• _Required work_
How many lines in the entries below contain the word "separates"? Reply with the number only.

Spatial data with pictures:
*-*-*
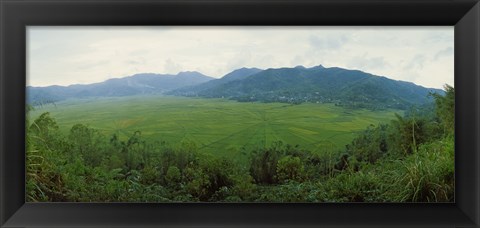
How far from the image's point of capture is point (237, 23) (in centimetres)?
Result: 165

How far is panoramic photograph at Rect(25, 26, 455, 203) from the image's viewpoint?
1.77 metres

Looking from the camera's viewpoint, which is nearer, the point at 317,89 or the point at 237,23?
the point at 237,23

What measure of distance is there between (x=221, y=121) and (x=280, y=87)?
A: 10.3 inches

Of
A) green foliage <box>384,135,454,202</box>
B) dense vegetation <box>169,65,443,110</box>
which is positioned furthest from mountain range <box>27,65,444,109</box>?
green foliage <box>384,135,454,202</box>

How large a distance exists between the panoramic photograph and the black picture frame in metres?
0.10

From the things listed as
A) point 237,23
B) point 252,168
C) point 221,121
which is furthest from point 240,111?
point 237,23

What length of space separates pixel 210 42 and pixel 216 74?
0.13 m

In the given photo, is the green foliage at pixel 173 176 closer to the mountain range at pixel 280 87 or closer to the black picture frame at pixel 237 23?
the black picture frame at pixel 237 23

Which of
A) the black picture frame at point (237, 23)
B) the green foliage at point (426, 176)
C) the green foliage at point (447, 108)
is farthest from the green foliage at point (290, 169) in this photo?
the green foliage at point (447, 108)

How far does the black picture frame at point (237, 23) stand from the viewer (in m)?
1.60

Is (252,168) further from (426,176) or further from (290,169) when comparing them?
(426,176)

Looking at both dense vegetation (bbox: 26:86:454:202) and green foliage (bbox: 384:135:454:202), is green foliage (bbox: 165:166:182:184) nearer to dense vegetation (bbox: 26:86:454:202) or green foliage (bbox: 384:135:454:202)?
dense vegetation (bbox: 26:86:454:202)

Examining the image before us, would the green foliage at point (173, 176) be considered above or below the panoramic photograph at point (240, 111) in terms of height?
below

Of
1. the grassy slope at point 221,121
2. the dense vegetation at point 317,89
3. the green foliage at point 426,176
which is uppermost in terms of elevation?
the dense vegetation at point 317,89
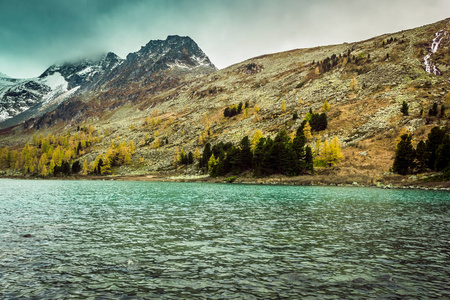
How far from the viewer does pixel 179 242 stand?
16.4m

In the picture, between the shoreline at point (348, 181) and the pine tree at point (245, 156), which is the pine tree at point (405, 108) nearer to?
the shoreline at point (348, 181)

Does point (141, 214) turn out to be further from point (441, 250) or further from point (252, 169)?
point (252, 169)

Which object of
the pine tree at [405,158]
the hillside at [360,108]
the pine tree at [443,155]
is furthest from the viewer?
the hillside at [360,108]

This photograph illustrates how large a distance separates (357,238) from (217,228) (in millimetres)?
9972

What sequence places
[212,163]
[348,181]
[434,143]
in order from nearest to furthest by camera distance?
[434,143], [348,181], [212,163]

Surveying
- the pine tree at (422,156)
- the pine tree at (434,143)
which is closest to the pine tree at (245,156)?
the pine tree at (422,156)

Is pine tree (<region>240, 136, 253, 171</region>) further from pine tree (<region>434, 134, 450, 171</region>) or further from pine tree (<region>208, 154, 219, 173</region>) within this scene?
pine tree (<region>434, 134, 450, 171</region>)

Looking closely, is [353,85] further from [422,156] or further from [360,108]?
[422,156]

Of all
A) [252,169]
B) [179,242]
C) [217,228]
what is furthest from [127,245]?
[252,169]

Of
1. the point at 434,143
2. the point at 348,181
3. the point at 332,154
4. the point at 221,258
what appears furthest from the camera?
the point at 332,154

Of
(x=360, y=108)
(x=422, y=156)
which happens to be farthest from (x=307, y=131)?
(x=422, y=156)

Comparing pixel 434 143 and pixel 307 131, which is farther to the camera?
pixel 307 131

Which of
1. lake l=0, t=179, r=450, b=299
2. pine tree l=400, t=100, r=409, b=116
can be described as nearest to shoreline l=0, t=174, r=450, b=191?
pine tree l=400, t=100, r=409, b=116

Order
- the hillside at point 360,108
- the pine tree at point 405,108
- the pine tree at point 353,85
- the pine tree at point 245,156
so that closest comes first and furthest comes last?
1. the hillside at point 360,108
2. the pine tree at point 245,156
3. the pine tree at point 405,108
4. the pine tree at point 353,85
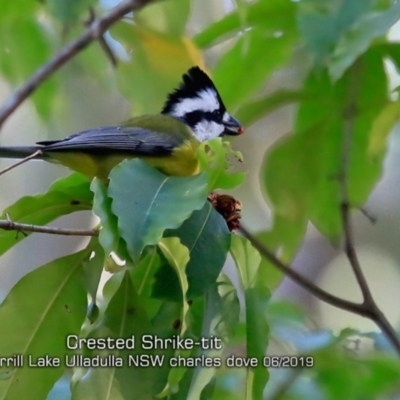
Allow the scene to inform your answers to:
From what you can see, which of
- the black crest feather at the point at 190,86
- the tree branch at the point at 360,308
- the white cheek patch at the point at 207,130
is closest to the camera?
the tree branch at the point at 360,308

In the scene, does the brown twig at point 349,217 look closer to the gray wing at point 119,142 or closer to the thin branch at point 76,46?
the gray wing at point 119,142

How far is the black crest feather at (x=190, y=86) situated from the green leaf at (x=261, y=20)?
0.34 feet

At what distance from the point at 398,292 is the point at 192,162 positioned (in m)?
2.15

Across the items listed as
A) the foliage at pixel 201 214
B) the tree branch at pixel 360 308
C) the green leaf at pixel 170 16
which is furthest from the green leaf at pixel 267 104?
the tree branch at pixel 360 308

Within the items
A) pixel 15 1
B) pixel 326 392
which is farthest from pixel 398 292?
pixel 15 1

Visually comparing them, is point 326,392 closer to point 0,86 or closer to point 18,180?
point 18,180

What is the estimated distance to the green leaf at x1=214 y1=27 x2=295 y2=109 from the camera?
5.30 feet

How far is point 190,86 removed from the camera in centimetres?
176

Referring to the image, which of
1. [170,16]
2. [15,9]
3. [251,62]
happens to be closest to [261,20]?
[251,62]

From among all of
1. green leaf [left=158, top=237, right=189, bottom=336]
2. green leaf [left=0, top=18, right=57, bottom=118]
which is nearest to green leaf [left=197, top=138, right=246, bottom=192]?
green leaf [left=158, top=237, right=189, bottom=336]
*-*-*
• _Expected answer_
2